High-stakes software needs observability

Aug 30, 2021

In the past, you could “write some logs and collect some metrics” and get away with it, but with microservices, that’s no longer enough
“When a user makes a request to your service, that may hit 10 different backend services that have to do different operations, which is a nightmare to decipher with traditional metrics”
So you have 10 points of failure — better than a single point of failure, but still won't make for a reliable user experience if several services fail or degrade at the same time

Observability can protect eCommerce revenue (example)

Imagine you’re responsible for the reliability of an online e-commerce website

The user comes to the homepage and sees all the features as a monolith but they are not — they are microservices all glued together for a cohesive user experience
“The frontpage alone will call on the order recommendation system, the authentication system to log them in, which needs to pull up their user preferences, which needs to pick their most recently purchased items — that might involve 30, 40 or even 100 microservices”

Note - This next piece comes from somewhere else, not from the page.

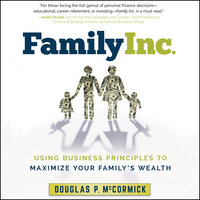 Family Inc. – Using Business Principles to Maximize Your Family's Wealth - Douglas P. McCormick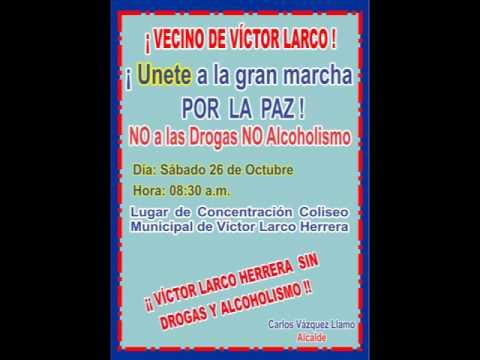 Serenazgo Victor Larco Marcha por la paz 26 de octubre 2013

Now imagine that you have weak or non-existent observability. Also, imagine that a microservice in a user’s value stream is dysfunctional.

This (simplified) chain of events may occur:

The item-inventory call is non-functional due to failure or latency
Without this service, the add-to-cart service doesn't activate
User's cart can't take on items without the button within the add-to-cart service

End result: cart doesn't take on user's selected items with loss of business

Multiply that by millions of users and you're talking a grand-scale of revenue loss

Good observability can mitigate or prevent an issue like this. More on this later.

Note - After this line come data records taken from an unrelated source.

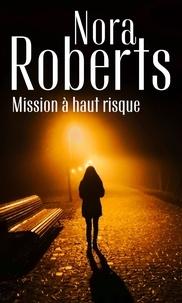 Nora Roberts - Mission à haut risque.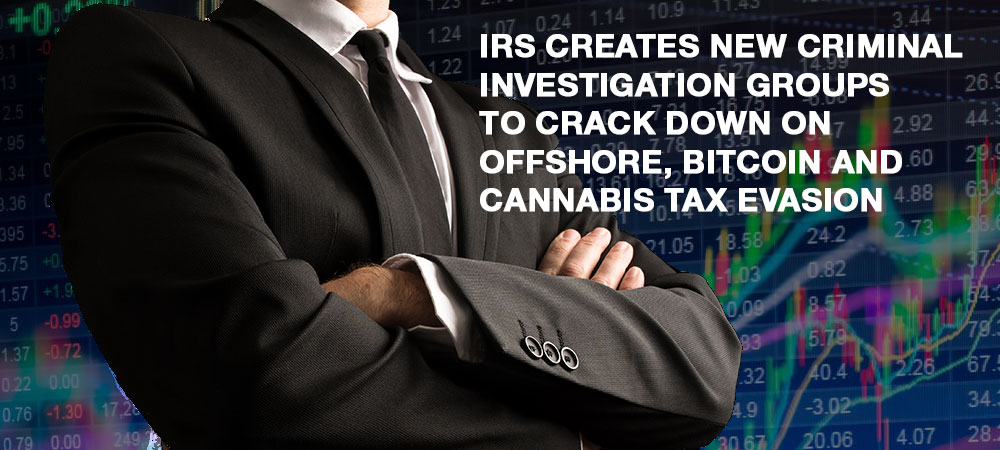 IRS offshore cannabis bitcoin investigation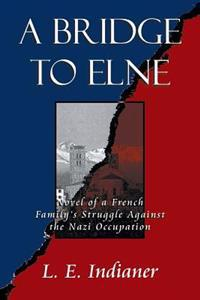 A Bridge to Elne: Novel of a French Family's Struggle Against the Nazi Occupation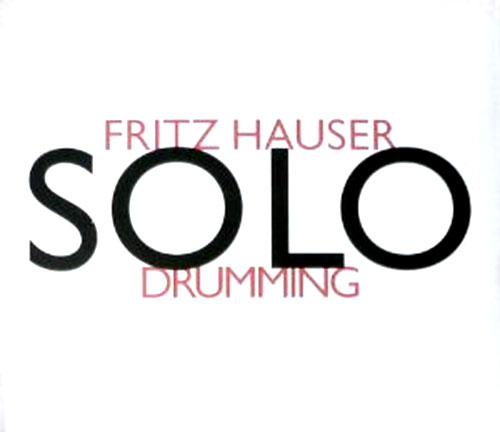 Hauser, Fritz: solodrumming (Hat [now] ART)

Imagine you’re responsible for the reliability of a professional share trading platform

The user — typically a day trader — loads their Java-based desktop application which serves as mission control for their trading work
Many of their trades are automated with support from quants who are crunching non-linear scenarios e.g. If x goes up and y goes down, then buy z
The application may contain 100s of microservices including the portfolio, daily P&L, portfolio P&L, share chart, share ticker, last price, buy price, sell price, price book etc.

Now imagine that you have weak or non-existent observability. Also, imagine that a microservice within a user's value stream is dysfunctional.

This (simplified) chain of events may occur:

The last-price service is not functioning well due to latency with exchange data
The trader sees a lower than actual market price and puts in a trade
The quant's algorithm detects a low price and triggers a barrage of purchases

End result: the trader ends up with shares that don't match their trading strategy

Professional traders run trades in millions of dollars, so this can be a costly error.

Good observability could mitigate or entirely prevent an issue like this.

You need to measure the latency between all of them
You might need to measure individual function calls in those microservices
That helps you figure out where a performance issue exists and measure how long it has been impacting a user

Quick filtering and dashboarded analytics for on-call events
Have it within tests like canary testing, blue-green deployments and A/B tests
Go beyond systems-only monitoring mindset — social media monitoring can highlight the impact and scale of an incident from the — most important — end-user perspective
Uptime is only part of the equation - you are not winning if a component is down and the user experience is degraded e.g. a down CDN means slower load times for farther out users

Quotes are from an interview of Google developer relations engineer, Seth Vargo.